The imagery again becomes dominated by images of violence, male sexuality, control, Rimbaud, and the watusi, each crammed up against one another in a poetic and musical whirling dervish, punctuated by the line “that’s how I died”. Other drug references arise in the form of spoons and veins. The humor of Smiths writing offers momentary contrast in lines like “…oh we had such a brainiac-amour …but no more.” Smith seems to merge with Johnny as if he is one of the horses being ridden through the dream:

He picked up the blade and he pressed it against his smooth throat
(the spoon)
And let it deep in
(the veins)
Dip in to the sea, to the sea of possibilities
It started hardening
Dip in to the sea, to the sea of possibilities
It started hardening in my hand
And I felt the arrows of desire
I put my hand inside his cranium, oh we had such a brainiac-amour
But no more, no more, I gotta move from my mind to the area
(go Rimbaud go Rimbaud go Rimbaud)
And go Johnny go and do the watusi
Yeah do the watusi, do the watusi …
Shined open coiled snakes white and shiny twirling and encircling
Our lives are now entwined, we will fall yes we’re together twining
Your nerves, your mane of the black shining horse
And my fingers all entwined through the air
I could feel it, it was the hair going through my fingers
(I feel it I feel it I feel it I feel it)
The hairs were like wires going through my body
I I that’s how I
That’s how I
I died
(at that Tower of Babel they knew what they were after)
(they knew what they were after)
[Everything on the current] moved up
I tried to stop it, but it was too warm, too unbelievably smooth
Like playing in the sea, in the sea of possibility, the possibility
Was a blade, a shiny blade, I hold the key to the sea of possibilities
There’s no land but the land

As Smith returns to speaking, the image of death, blood, suicide, drugs (The scream he made… was so high, horses, and an array of body parts as the guitars dissolve into a percussive drone that supports the dreamy recitation.

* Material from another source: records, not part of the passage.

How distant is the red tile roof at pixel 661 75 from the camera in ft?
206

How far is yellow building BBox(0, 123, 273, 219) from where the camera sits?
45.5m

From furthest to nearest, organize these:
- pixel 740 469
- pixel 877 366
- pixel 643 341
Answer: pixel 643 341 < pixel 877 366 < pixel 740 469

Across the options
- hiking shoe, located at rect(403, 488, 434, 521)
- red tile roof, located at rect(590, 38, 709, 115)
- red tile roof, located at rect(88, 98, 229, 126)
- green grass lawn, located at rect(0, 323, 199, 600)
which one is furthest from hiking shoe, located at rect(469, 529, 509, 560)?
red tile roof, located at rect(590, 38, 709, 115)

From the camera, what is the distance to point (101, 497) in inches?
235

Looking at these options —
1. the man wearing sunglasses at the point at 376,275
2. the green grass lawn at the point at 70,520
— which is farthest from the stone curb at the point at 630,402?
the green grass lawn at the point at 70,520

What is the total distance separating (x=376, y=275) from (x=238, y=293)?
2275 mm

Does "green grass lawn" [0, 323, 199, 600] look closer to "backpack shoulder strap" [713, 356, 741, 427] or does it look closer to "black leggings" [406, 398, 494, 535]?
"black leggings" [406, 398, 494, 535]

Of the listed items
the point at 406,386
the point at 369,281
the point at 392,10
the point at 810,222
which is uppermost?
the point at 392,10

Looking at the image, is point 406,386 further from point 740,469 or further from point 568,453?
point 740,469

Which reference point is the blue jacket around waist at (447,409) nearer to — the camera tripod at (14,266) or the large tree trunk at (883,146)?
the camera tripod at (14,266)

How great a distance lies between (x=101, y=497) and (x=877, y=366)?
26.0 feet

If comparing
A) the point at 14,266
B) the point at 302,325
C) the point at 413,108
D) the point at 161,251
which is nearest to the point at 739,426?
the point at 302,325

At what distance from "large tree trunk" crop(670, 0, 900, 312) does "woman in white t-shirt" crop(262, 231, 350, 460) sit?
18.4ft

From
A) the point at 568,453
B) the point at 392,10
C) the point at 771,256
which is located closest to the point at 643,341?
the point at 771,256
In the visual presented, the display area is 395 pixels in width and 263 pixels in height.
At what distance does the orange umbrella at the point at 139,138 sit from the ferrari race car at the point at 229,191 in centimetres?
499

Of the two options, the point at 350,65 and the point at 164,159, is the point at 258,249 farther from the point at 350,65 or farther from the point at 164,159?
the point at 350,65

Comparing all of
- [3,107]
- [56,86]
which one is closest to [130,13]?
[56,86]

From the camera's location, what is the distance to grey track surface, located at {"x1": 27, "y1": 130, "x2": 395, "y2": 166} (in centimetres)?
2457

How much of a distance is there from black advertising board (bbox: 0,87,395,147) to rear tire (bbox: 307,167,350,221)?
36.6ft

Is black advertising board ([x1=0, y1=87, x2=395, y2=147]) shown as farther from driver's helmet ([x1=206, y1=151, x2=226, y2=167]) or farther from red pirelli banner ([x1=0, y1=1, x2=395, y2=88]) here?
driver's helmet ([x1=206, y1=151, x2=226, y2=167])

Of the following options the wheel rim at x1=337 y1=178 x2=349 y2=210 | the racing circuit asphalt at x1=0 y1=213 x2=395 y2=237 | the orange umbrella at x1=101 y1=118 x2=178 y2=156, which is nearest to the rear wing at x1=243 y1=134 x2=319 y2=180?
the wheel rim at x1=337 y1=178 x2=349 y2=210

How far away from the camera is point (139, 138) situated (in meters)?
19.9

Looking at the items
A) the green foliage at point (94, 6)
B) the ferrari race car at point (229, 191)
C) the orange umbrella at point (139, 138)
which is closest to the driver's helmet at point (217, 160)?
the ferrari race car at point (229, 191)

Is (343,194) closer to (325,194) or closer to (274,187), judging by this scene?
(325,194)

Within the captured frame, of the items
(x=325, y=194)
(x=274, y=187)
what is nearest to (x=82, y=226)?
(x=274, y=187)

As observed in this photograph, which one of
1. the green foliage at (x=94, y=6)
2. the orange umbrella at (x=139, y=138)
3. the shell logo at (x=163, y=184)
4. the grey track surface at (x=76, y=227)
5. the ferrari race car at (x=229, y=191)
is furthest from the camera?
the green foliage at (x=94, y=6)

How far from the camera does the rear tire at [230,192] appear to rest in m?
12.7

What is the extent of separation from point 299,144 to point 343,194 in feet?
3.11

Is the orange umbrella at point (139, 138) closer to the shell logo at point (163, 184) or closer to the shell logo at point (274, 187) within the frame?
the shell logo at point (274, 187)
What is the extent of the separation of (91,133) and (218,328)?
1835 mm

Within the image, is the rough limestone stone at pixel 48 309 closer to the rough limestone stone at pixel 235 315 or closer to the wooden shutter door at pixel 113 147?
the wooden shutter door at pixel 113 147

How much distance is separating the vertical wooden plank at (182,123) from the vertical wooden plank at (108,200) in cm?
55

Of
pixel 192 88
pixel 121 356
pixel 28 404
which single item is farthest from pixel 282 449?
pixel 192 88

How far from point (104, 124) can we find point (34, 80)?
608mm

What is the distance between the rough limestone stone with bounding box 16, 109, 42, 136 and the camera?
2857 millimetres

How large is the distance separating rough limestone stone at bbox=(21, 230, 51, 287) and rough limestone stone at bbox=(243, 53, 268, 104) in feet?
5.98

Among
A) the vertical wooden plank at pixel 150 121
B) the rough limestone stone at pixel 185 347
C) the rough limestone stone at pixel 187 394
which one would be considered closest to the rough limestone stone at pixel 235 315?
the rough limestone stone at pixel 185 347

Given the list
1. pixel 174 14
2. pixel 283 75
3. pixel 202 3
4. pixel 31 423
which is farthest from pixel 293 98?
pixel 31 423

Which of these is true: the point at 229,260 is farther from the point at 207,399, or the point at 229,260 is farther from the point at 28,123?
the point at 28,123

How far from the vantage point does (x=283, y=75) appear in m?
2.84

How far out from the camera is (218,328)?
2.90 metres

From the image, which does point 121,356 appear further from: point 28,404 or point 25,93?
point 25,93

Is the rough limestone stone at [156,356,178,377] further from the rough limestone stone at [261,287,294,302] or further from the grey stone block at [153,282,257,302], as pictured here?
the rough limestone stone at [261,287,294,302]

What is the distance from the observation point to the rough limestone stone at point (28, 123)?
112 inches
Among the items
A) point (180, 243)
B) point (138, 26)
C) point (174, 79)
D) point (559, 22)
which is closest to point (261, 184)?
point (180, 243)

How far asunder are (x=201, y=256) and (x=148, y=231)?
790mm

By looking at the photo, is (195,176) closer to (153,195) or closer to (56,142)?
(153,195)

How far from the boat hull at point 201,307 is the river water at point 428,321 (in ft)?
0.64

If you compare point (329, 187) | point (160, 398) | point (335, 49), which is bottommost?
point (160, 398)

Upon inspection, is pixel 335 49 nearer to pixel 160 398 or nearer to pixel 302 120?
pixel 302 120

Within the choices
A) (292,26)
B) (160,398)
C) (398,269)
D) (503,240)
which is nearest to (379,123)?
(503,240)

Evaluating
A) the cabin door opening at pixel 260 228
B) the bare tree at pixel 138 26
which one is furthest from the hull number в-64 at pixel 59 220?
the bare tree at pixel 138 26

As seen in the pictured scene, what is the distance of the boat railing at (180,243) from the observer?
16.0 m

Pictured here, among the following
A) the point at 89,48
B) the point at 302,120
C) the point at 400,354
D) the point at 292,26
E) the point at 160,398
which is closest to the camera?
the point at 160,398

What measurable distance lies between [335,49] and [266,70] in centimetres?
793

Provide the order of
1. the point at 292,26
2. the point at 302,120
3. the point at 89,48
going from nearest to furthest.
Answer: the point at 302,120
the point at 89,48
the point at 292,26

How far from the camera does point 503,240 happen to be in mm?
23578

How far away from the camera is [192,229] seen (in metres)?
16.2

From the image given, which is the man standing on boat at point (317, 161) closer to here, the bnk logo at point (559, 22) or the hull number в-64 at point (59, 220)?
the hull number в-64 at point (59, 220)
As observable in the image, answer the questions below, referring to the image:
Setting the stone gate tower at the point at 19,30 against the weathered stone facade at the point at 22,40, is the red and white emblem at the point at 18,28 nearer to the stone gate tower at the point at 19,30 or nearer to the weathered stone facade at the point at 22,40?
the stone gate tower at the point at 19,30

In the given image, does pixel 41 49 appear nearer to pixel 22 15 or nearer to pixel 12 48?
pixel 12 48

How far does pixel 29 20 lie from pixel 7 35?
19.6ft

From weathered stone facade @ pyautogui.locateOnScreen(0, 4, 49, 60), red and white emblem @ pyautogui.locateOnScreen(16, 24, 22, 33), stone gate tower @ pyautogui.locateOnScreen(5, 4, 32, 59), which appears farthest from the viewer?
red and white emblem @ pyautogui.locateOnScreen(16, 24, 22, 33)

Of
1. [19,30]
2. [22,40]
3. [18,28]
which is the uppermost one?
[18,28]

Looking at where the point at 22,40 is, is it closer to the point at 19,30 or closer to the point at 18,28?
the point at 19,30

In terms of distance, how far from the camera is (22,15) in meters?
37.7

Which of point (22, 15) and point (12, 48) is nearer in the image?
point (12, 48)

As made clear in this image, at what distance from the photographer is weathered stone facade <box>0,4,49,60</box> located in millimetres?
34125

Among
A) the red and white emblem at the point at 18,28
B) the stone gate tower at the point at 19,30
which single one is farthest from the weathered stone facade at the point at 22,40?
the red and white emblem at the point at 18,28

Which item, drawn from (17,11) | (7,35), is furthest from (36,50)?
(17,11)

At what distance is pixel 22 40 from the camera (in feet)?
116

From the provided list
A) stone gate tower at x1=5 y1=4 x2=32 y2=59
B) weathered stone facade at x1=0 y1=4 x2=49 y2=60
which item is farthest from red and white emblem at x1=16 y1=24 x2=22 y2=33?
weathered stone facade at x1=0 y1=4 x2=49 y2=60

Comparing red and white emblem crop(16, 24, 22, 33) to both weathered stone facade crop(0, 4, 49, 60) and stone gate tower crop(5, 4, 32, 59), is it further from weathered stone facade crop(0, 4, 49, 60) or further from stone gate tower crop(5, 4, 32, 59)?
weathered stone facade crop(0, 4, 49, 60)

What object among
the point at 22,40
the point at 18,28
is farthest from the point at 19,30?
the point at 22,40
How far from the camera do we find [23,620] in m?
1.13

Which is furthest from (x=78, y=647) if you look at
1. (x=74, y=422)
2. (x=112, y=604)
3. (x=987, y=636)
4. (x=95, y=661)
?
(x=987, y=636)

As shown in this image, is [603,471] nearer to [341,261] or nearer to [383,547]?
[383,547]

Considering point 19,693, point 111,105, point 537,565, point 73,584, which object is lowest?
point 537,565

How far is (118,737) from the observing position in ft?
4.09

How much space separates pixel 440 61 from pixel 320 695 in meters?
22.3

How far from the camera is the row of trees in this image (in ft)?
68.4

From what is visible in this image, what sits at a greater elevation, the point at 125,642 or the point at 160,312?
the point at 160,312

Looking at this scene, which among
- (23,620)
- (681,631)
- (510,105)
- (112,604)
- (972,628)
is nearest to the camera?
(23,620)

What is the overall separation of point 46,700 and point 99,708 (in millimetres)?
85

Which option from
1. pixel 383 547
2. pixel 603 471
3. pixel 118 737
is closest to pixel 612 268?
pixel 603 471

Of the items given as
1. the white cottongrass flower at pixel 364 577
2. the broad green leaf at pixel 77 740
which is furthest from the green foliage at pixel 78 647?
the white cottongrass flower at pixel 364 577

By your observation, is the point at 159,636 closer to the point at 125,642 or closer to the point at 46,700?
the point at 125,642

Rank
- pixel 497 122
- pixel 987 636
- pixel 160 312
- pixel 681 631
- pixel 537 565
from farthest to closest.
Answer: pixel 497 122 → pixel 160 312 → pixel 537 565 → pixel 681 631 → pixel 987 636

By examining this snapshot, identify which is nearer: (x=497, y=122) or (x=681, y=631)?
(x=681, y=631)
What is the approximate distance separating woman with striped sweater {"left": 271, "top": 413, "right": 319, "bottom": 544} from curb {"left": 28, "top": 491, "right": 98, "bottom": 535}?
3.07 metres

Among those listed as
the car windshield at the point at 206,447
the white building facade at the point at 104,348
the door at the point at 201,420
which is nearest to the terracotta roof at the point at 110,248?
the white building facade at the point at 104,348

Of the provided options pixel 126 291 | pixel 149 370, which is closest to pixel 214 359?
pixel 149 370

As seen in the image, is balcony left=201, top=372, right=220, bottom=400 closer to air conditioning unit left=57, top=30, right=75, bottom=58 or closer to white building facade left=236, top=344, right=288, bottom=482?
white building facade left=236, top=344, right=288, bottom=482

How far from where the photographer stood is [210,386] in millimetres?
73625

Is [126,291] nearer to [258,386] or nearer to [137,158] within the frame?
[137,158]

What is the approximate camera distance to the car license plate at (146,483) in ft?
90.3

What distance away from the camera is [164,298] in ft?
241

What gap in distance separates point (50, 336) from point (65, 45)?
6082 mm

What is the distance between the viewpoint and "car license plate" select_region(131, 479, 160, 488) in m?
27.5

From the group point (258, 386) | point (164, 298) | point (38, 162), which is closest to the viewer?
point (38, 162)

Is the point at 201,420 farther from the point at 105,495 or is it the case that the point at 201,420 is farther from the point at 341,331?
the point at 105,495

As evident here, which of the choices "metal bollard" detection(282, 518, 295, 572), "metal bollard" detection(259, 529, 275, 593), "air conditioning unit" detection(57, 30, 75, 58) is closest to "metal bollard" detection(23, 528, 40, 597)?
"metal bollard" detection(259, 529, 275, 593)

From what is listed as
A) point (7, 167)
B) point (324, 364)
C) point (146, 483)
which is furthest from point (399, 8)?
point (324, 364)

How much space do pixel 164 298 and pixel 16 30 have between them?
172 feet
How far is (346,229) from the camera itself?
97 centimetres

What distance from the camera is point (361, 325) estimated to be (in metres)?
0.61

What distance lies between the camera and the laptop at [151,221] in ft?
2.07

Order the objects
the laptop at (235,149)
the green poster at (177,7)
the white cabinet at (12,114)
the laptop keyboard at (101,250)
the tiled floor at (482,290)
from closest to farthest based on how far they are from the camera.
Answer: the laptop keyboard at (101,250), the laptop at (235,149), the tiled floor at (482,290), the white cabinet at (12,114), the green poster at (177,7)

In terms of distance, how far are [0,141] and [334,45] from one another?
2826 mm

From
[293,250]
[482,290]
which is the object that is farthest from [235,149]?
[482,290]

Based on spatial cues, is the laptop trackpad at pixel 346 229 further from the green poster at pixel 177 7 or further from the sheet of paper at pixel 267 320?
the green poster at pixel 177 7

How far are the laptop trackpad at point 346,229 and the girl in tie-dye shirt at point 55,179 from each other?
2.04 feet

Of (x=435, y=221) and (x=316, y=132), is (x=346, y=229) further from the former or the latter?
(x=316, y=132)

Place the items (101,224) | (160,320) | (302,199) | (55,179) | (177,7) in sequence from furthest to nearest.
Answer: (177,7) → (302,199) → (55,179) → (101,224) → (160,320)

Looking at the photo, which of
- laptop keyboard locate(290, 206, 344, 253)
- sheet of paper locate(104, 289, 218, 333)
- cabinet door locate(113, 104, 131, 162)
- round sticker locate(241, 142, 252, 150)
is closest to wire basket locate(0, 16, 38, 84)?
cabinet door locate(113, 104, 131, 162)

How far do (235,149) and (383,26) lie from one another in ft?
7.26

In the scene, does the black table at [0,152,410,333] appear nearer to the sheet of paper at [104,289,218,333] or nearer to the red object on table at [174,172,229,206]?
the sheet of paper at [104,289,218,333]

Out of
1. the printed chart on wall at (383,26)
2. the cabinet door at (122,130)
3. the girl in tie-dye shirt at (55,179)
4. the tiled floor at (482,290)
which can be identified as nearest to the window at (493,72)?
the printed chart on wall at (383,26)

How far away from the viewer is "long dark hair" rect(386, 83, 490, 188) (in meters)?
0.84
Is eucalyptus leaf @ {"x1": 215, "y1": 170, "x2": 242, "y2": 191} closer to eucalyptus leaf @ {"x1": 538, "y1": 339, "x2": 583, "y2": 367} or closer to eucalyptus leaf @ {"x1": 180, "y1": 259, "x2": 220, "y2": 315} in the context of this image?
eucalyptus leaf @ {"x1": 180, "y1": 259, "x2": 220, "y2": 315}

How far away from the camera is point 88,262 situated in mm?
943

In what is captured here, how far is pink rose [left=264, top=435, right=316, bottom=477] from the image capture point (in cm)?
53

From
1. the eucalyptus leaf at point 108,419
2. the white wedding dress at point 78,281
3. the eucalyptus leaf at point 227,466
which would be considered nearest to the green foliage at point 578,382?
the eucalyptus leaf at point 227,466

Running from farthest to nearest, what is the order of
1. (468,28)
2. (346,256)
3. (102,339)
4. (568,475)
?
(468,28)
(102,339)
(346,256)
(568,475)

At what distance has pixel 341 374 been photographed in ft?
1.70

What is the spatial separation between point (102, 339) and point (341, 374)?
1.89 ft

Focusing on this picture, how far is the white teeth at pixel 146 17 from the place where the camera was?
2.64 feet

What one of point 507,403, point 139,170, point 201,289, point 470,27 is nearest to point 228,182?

The music disintegrates with the characters as reference is made to a line from “Gloria” about an object of sexual desire leaning on a parking meter:

Looked at my hands, and there’s a red stream
That went streaming through the sands like fingers
Like arteries, like fingers
(how much fits between the eyes of a horse?)
He lay, pressing it against his throat (your eyes)
He opened his throat (your eyes)
His vocal chords started shooting like (of a horse) mad pituitary glands
The scream he made (and my heart) was so high (my heart) pitched that nobody heard
No one heard that cry
No one heard (Johnny) the butterfly flapping in his throat
(His fingers)
Nobody heard, he was on that bed, it was like a sea of jelly
And so he seized the first
(his vocal chords shot up)
(like mad pituitary glands)
It was a black tube, he felt himself disintegrate
(there is nothing happening at all)
And go inside the black tube, so when he looked out into the steep
Saw this sweet young thing (Fender one)
Humping on the parking meter, leaning on the parking meter

The seemingly odd inclusion of “Land of a Thousand Dances” is revealed in the last image of the man in the sheets dancing to the simple rock & roll song, forming a bookend with the opening boy in the hallway, drinking tea.  Was this a drug induced halluciantion? A time warp? A mind bending sexual encounter? All of the above?  The imagery is all that is real, and like an effective collage emparts meaning without the need for explicit resolutions.

In the sheets
There was a man
Dancing around
To the simple
Rock & roll

It is easy to draw comparisons from Smith’s poetry and lyric writing of the time to Mapplethorpe, not in terms of medium, message, or intent, but to the degree they used a no-holds-barred attitude toward subject matter and effectiveness at colliding various subjects and imagery in non-traditional ways. To this end, Smith is unmatched in this style during this period.